Slogan yang sering diulang-ulang dan melekat dengan identitas HTI adalah “Khilafah solusinya!” Khilafah ibarat resep obat yang mujarab, yang menyembuhkan segala jenis penyakit. Jadi, apa pun permasalahan umat dan bangsa ini, bagi HTI, solusinya adalah khilafah.
Begitupun sebaliknya, sumber permasalahan yang mendera negara atau bangsa ini, karena tidak menghidupkan khilafah. Umat atau bangsa ini akan sehat wal afiat dengan meminum obat racikan HTI yang namanya khilafah. Begitu kira-kira yang saya tangkap dari keyakinan mereka.
Jika berbicara kelompok pro-khilafah, HTI memang tidak sendirian. Ada militan Negara Islam di Irak dan Suriah (ISIS) misalnya. Hanya saja HTI tak mengakui keabsahan khilafah yang didirikan ISIS. Salah satu faktornya karena ISIS menggunakan cara kekerasan. Tapi apa pun itu, yang jelas agenda Hizbut Tahrir yang berpuluh-puluh tahun berencana menegakkan kembali khilafah, eh, malah didahului ISIS.

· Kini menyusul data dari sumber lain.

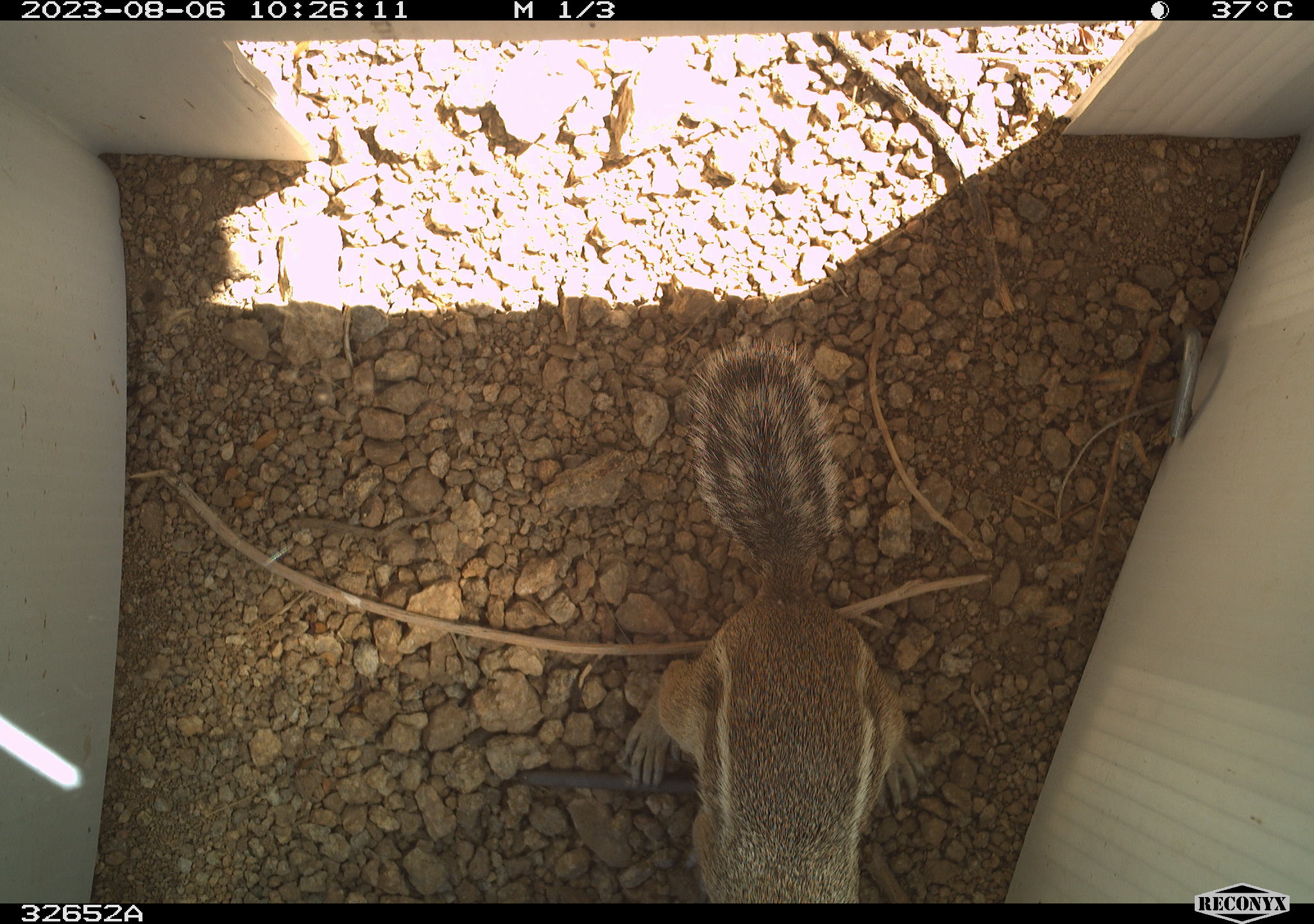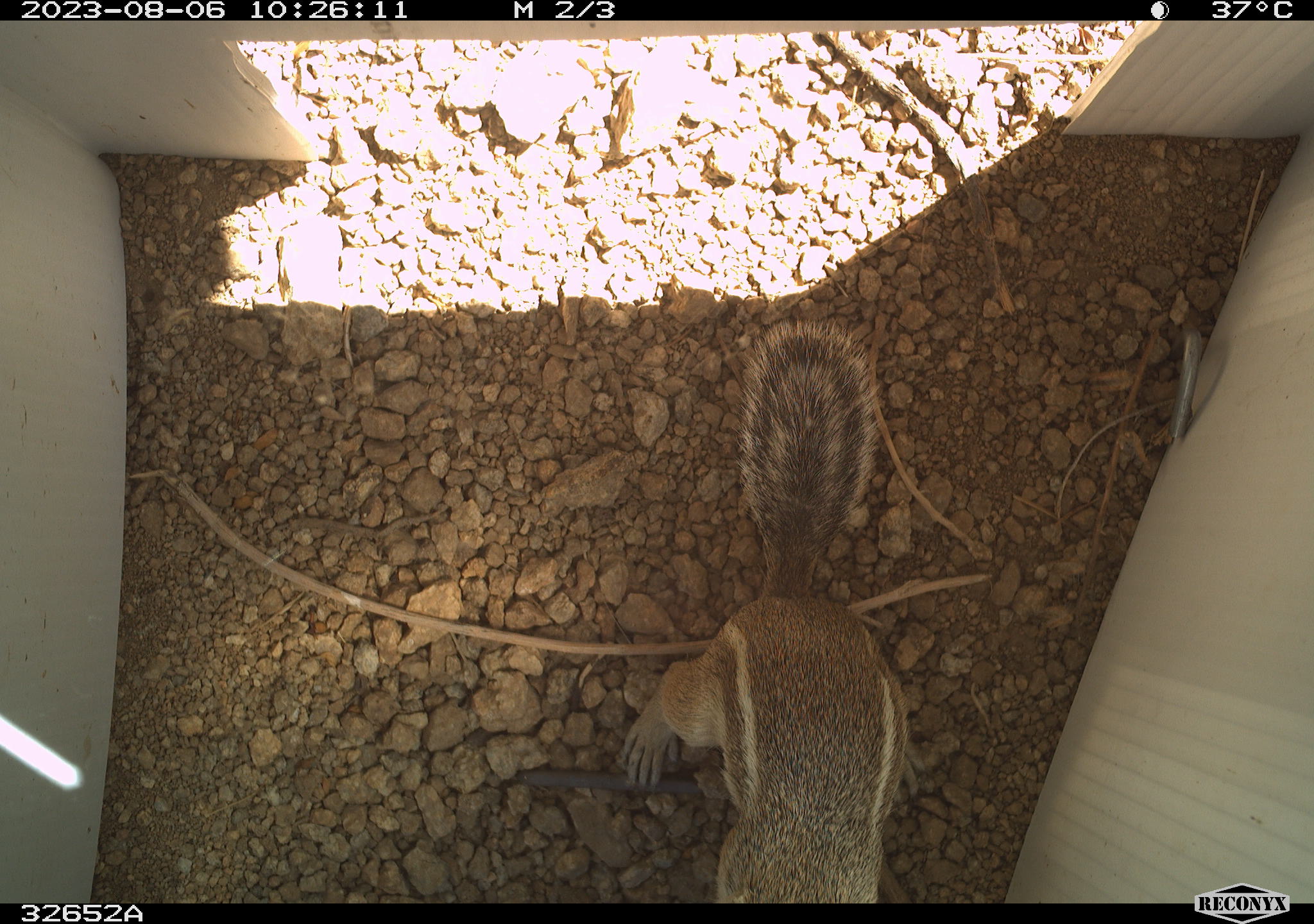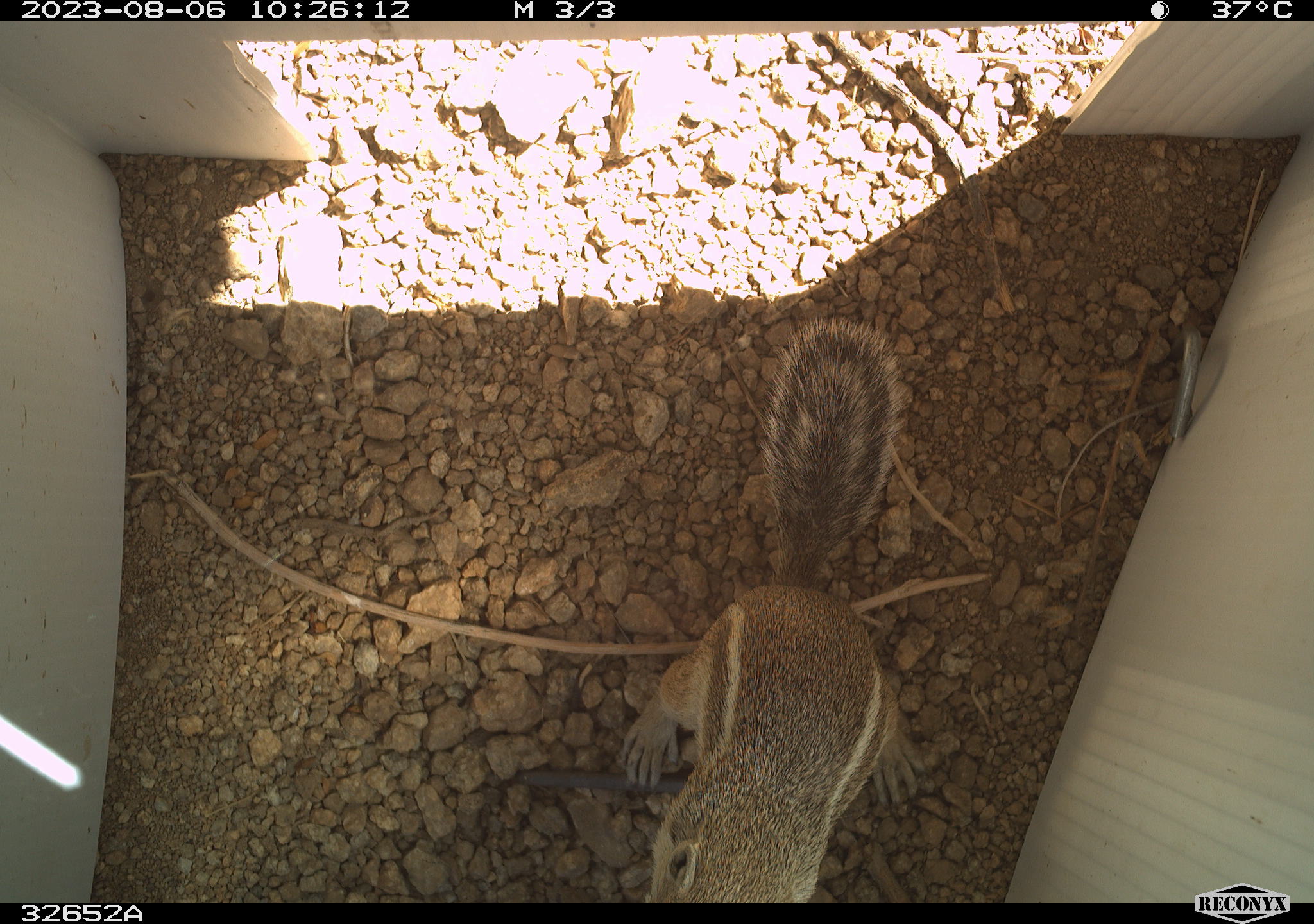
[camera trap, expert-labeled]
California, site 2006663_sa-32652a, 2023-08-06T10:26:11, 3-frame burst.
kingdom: Animalia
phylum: Chordata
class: Mammalia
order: Rodentia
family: Sciuridae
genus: Ammospermophilus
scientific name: Ammospermophilus leucurus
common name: white-tailed antelope squirrel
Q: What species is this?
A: White-tailed antelope squirrel (Ammospermophilus leucurus).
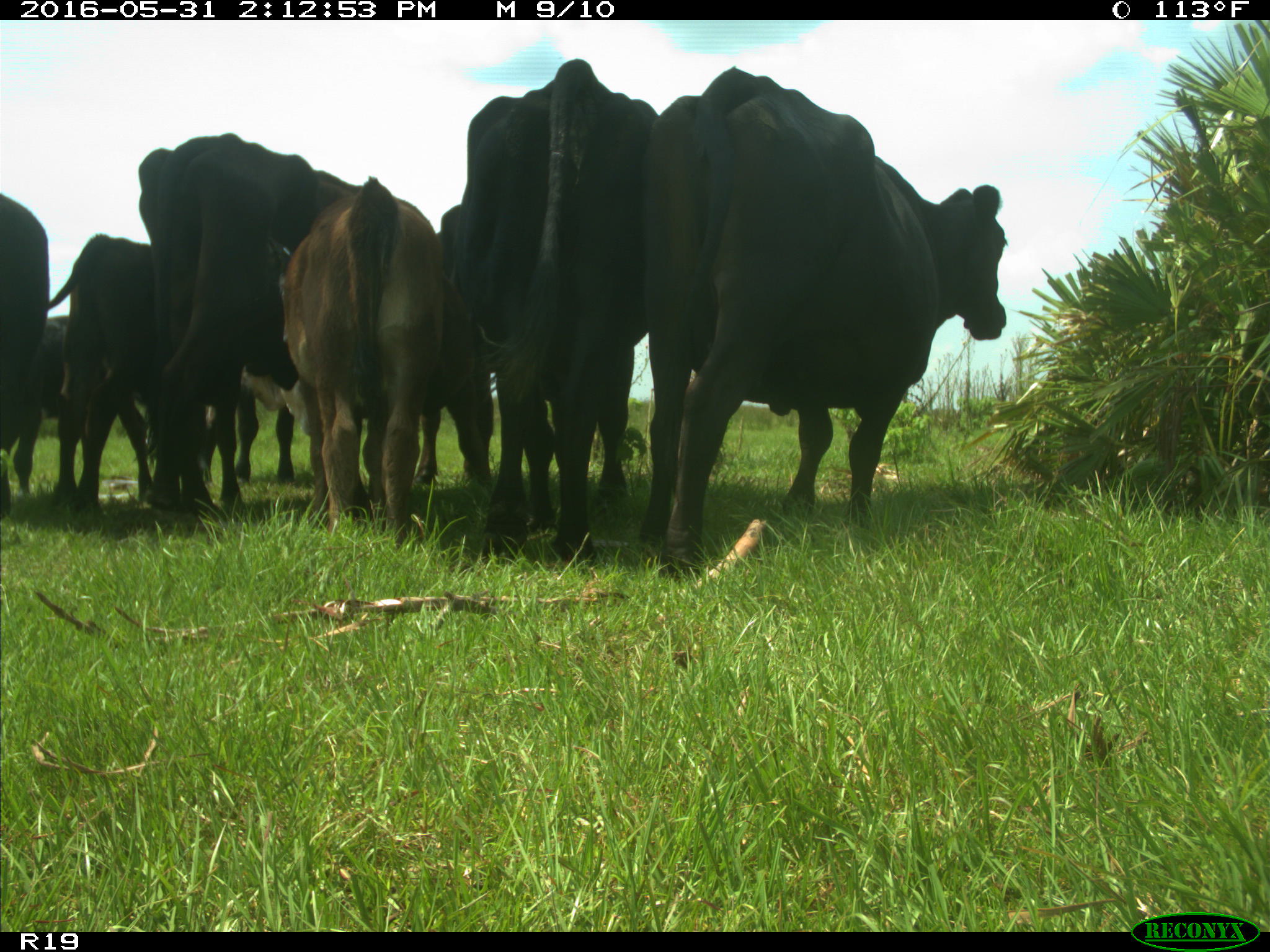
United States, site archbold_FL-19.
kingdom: Animalia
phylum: Chordata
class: Mammalia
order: Artiodactyla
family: Bovidae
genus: Bos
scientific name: Bos taurus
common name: domestic cow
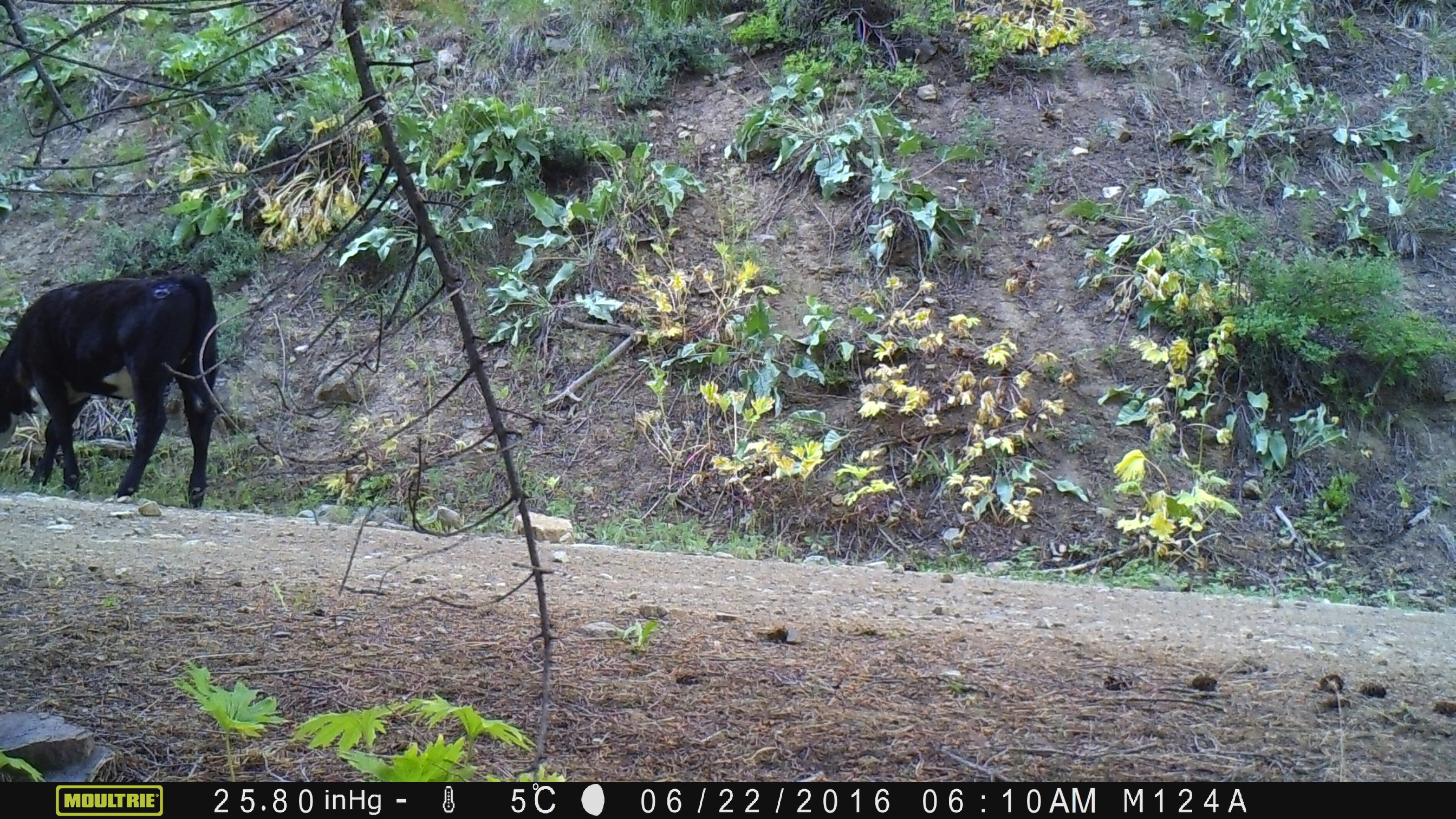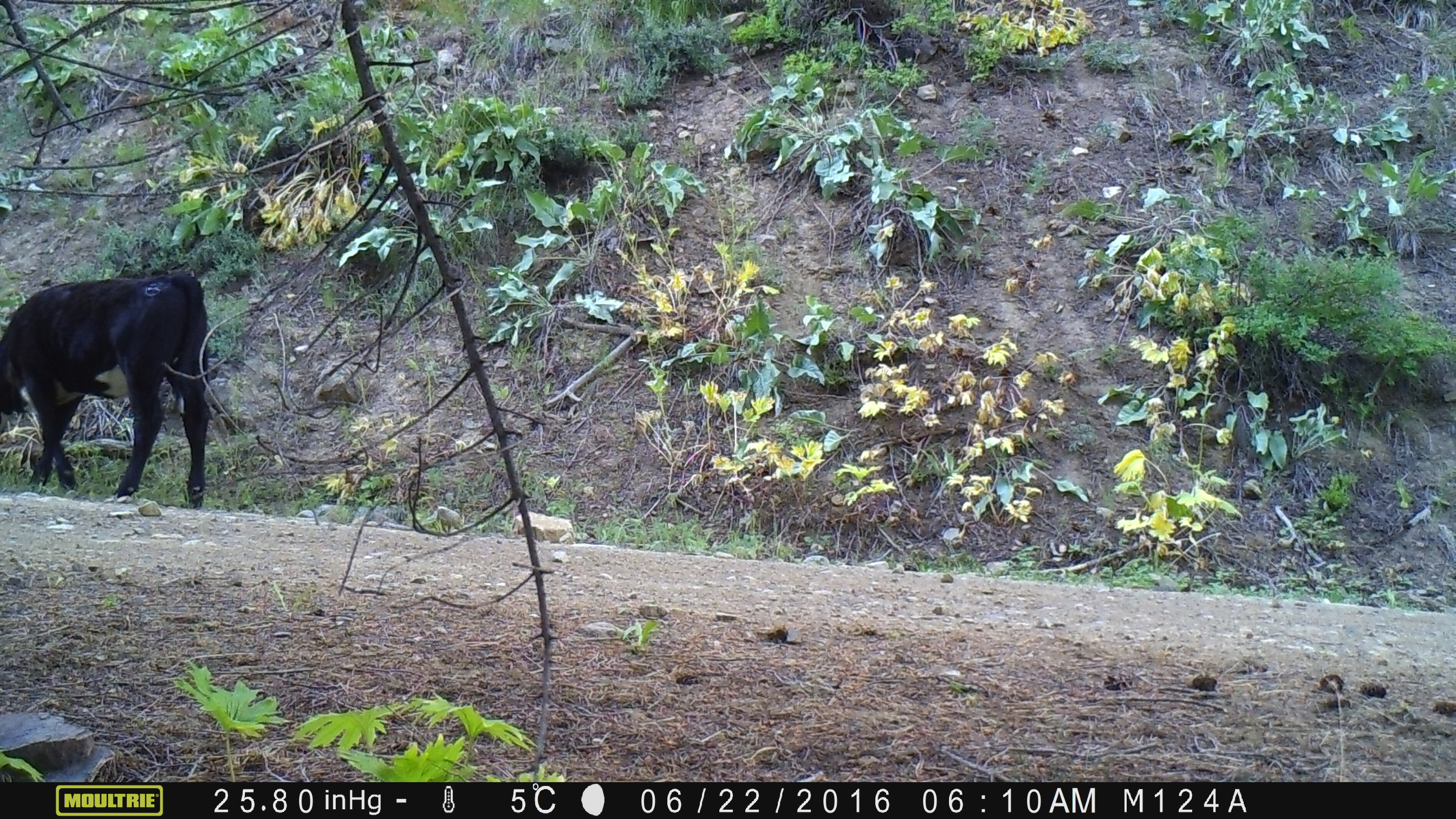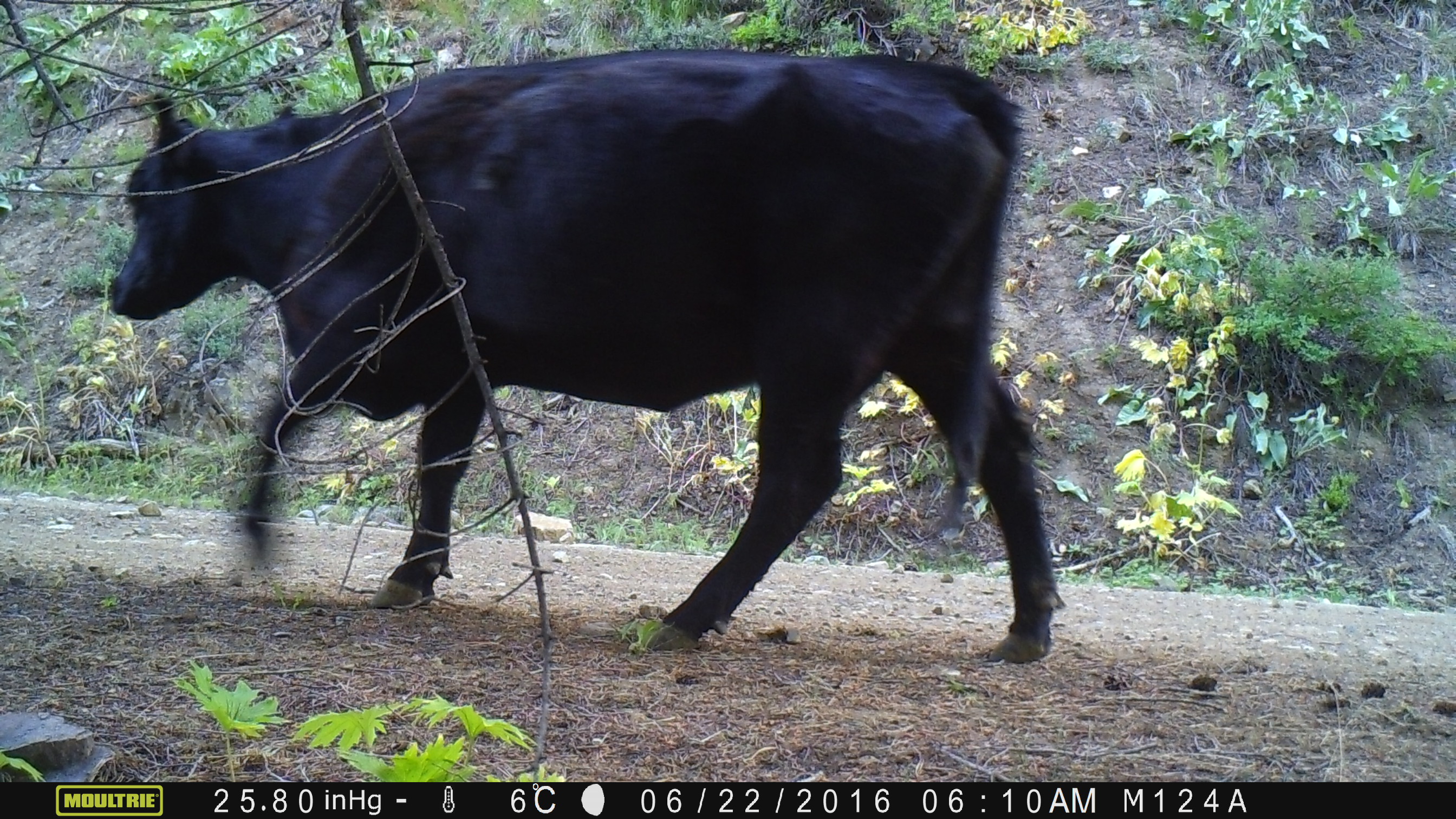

Sampai di sini, dugaan saya semakin kuat, kalau satu-satunya khilafah yang sah, menurut HTI, hanya jika didirikan oleh dan dengan cara Hizbut Tahrir. Bukan seperti cara ISIS.
Kembali ke soal Gema Pembebasan. Yang menarik ialah, aktivis organisasi ini di beberapa kampus ternyata juga turut berpartisipasi dalam suksesi Pemilu Raya (Pemira) Universitas, ikut mencalonkan diri menjadi Presiden BEM (Badan Eksekutif Mahasiswa). Bagus, bukan?
Berkaca dari situ, HTI yang merupakan induk dari Gema Pembebasan, dan notabene adalah organisasi politik, saya berpikir kenapa tidak mengikuti langkah serupa? Misalnya, HTI mendaftarkan diri sebagai partai peserta pemilu di Indonesia atau membidani lahirnya sebuah partai politik yang baru untuk ikut pemilu.
Bagaimana jika ada kalangan yang berkata, “Bukankah pemilu adalah produk demokrasi? Demokrasi produk sekularisme Barat, ini kan diharamkan HTI?”
Terus terang saya merasa yakin, HTI pasti mampu menjawab pertanyaan semacam itu, bahkan dengan argumen canggih yang dilengkapi ayat-ayat suci. Kalau perlu cukup serahkan pada adik-adik di Gema Pembebasan yang menjawabnya.
Saya mengusulkan HTI untuk ikut pemilu. Tak ada salahnya mencoba, siapa tahu melalui jalan ini cita-cita mereka menghidupkan kembali khilafah bisa tercapai. Siapa tahu. Mumpung cara ini belum digunakan kelompok yang lain. Bagaimana ikhwan HTI?